Radical Equation

Algebra

A radical equation contains a variable inside a radical (such as a square root), solved by isolating the radical and raising both sides to the appropriate power.

Definition

A radical equation has a variable inside a square root (or other root). To solve it, isolate the radical, then square both sides to remove it. Always check your answer.

Example

$\sqrt{x + 3} = 5$. Square both sides: $x + 3 = 25$, so $x = 22$. Check: $\sqrt{22 + 3} = \sqrt{25} = 5$. Correct.

Key Insight

Always check your solutions back in the original equation. Squaring both sides can introduce "fake" answers called extraneous solutions.

Definition

A radical equation contains a variable under a radical sign.

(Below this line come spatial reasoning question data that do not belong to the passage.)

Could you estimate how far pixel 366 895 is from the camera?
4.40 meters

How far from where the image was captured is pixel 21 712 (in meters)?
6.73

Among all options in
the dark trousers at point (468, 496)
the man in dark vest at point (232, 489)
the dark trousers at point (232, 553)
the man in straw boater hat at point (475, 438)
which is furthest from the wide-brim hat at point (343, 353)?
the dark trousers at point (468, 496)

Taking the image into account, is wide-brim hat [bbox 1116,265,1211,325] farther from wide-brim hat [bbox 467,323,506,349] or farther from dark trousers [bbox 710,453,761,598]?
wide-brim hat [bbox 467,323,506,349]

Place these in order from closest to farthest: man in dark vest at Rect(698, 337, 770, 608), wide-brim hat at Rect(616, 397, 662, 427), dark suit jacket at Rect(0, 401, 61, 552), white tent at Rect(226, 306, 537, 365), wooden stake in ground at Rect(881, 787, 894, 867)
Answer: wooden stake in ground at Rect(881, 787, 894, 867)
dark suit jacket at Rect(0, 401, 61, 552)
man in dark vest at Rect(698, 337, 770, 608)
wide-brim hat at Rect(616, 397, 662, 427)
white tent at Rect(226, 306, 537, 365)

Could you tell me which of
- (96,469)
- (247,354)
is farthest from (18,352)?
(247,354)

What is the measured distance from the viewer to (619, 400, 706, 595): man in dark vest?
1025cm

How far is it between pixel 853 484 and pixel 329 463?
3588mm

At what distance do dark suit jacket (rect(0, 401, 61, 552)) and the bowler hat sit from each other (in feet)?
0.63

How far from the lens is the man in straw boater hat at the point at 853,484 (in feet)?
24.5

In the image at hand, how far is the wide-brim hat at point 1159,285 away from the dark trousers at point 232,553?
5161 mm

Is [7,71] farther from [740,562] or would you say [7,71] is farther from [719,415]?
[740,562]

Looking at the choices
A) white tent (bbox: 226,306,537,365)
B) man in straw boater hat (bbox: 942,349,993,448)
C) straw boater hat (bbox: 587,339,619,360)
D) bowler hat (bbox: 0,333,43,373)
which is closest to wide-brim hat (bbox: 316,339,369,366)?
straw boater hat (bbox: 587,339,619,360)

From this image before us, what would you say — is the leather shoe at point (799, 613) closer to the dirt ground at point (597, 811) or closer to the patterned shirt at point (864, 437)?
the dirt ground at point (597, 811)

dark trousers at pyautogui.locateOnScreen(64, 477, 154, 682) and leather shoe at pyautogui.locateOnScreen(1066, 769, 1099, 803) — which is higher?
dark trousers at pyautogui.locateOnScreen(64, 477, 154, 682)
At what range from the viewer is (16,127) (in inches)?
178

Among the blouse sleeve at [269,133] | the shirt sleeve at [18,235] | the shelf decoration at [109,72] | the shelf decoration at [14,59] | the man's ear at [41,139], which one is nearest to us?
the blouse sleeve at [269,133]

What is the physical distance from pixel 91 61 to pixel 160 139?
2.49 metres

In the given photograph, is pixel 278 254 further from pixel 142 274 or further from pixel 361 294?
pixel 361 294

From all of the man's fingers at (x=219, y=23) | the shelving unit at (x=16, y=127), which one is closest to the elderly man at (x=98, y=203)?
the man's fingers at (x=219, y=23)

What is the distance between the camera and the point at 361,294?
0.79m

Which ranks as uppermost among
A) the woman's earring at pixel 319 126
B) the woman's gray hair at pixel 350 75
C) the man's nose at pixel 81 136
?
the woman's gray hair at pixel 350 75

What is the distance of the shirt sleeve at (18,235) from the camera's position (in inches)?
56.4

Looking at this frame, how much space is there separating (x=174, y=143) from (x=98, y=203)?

Solution steps: (1) isolate the radical on one side; (2) raise both sides to the power equal to the index of the radical; (3) solve the resulting equation; (4) check all solutions in the original equation for extraneous roots.

Example

$\sqrt{2x - 1} = x - 2$. Square both sides: $2x - 1 = (x-2)^2 = x^2 - 4x + 4$. Rearrange: $x^2 - 6x + 5 = 0 = (x-1)(x-5)$. Solutions: $x = 1$ and $x = 5$. Check $x = 1$: $\sqrt{1} = 1$ and $1 - 2 = -1$. No match. Extraneous. Check $x = 5$: $\sqrt{9} = 3$ and $5 - 2 = 3$. Correct. Only $x = 5$.

Key Insight

Squaring both sides of an equation is not an equivalence transformation - it can introduce false solutions. Extraneous solutions arise because squaring removes sign information.

Definition

Solving a radical equation involves isolating a radical of the form $f(x)^{1/n} = g(x)$ and raising both sides to the n-th power, yielding $f(x) = g(x)^n$. This is a surjection (not injection) when $n$ is even, potentially introducing extraneous roots from the negative branch of $g(x)$. The complete solution set is the intersection of the solution set of $f(x) = g(x)^n$ with the domain constraints ($g(x) \ge 0$ for even $n$, to match the principal root convention).

Example

$\sqrt{x} = -3$ has no solution over $\mathbb{R}$ (even though squaring gives $x = 9$, since $\sqrt{9} = 3$, not $-3$). The principal square root is always non-negative.

Key Insight

The issue with radical equations is that raising to an even power is a many-to-one operation. In complex analysis, the multi-valued nature of n-th roots (there are $n$ distinct n-th roots of any non-zero complex number) is handled rigorously via Riemann surfaces.